[Stored data]
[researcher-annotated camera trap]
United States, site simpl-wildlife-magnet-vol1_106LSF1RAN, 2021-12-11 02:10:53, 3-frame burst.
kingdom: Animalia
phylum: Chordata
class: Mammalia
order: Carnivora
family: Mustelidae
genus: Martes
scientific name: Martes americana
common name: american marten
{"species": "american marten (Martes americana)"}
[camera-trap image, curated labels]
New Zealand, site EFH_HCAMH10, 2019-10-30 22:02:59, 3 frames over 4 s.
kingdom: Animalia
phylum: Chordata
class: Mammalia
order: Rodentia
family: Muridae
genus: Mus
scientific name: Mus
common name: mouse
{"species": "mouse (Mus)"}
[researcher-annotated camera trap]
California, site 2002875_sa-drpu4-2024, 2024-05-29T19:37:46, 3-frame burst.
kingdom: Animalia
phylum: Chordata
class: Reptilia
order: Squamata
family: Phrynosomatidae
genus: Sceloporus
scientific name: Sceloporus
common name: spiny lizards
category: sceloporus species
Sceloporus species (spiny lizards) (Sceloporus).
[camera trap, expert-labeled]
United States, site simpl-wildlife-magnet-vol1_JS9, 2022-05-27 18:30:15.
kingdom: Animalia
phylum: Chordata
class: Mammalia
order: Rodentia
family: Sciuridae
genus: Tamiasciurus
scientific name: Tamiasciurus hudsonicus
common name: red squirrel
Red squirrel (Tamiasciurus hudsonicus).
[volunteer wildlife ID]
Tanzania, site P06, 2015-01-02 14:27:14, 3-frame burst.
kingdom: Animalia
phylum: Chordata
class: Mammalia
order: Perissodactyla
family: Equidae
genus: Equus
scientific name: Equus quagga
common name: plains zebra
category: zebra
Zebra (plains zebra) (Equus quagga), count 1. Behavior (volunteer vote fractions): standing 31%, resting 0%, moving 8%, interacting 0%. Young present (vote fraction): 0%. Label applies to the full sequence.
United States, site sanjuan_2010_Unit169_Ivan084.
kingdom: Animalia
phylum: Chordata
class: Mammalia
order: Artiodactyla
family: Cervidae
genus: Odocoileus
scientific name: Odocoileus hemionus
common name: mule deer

### DESCRIPTION OF THE TASK
Set down all of the lines above without altering a word.

### ANSWER TO THE EXERCISE
[researcher-annotated camera trap]
United States, site simpl-wildlife-magnet-vol1_106LSF1RAN, 2021-12-11 02:10:53, 3-frame burst.
kingdom: Animalia
phylum: Chordata
class: Mammalia
order: Carnivora
family: Mustelidae
genus: Martes
scientific name: Martes americana
common name: american marten
{"species": "american marten (Martes americana)"}
[camera-trap image, curated labels]
New Zealand, site EFH_HCAMH10, 2019-10-30 22:02:59, 3 frames over 4 s.
kingdom: Animalia
phylum: Chordata
class: Mammalia
order: Rodentia
family: Muridae
genus: Mus
scientific name: Mus
common name: mouse
{"species": "mouse (Mus)"}
[researcher-annotated camera trap]
California, site 2002875_sa-drpu4-2024, 2024-05-29T19:37:46, 3-frame burst.
kingdom: Animalia
phylum: Chordata
class: Reptilia
order: Squamata
family: Phrynosomatidae
genus: Sceloporus
scientific name: Sceloporus
common name: spiny lizards
category: sceloporus species
Sceloporus species (spiny lizards) (Sceloporus).
[camera trap, expert-labeled]
United States, site simpl-wildlife-magnet-vol1_JS9, 2022-05-27 18:30:15.
kingdom: Animalia
phylum: Chordata
class: Mammalia
order: Rodentia
family: Sciuridae
genus: Tamiasciurus
scientific name: Tamiasciurus hudsonicus
common name: red squirrel
Red squirrel (Tamiasciurus hudsonicus).
[volunteer wildlife ID]
Tanzania, site P06, 2015-01-02 14:27:14, 3-frame burst.
kingdom: Animalia
phylum: Chordata
class: Mammalia
order: Perissodactyla
family: Equidae
genus: Equus
scientific name: Equus quagga
common name: plains zebra
category: zebra
Zebra (plains zebra) (Equus quagga), count 1. Behavior (volunteer vote fractions): standing 31%, resting 0%, moving 8%, interacting 0%. Young present (vote fraction): 0%. Label applies to the full sequence.
United States, site sanjuan_2010_Unit169_Ivan084.
kingdom: Animalia
phylum: Chordata
class: Mammalia
order: Artiodactyla
family: Cervidae
genus: Odocoileus
scientific name: Odocoileus hemionus
common name: mule deer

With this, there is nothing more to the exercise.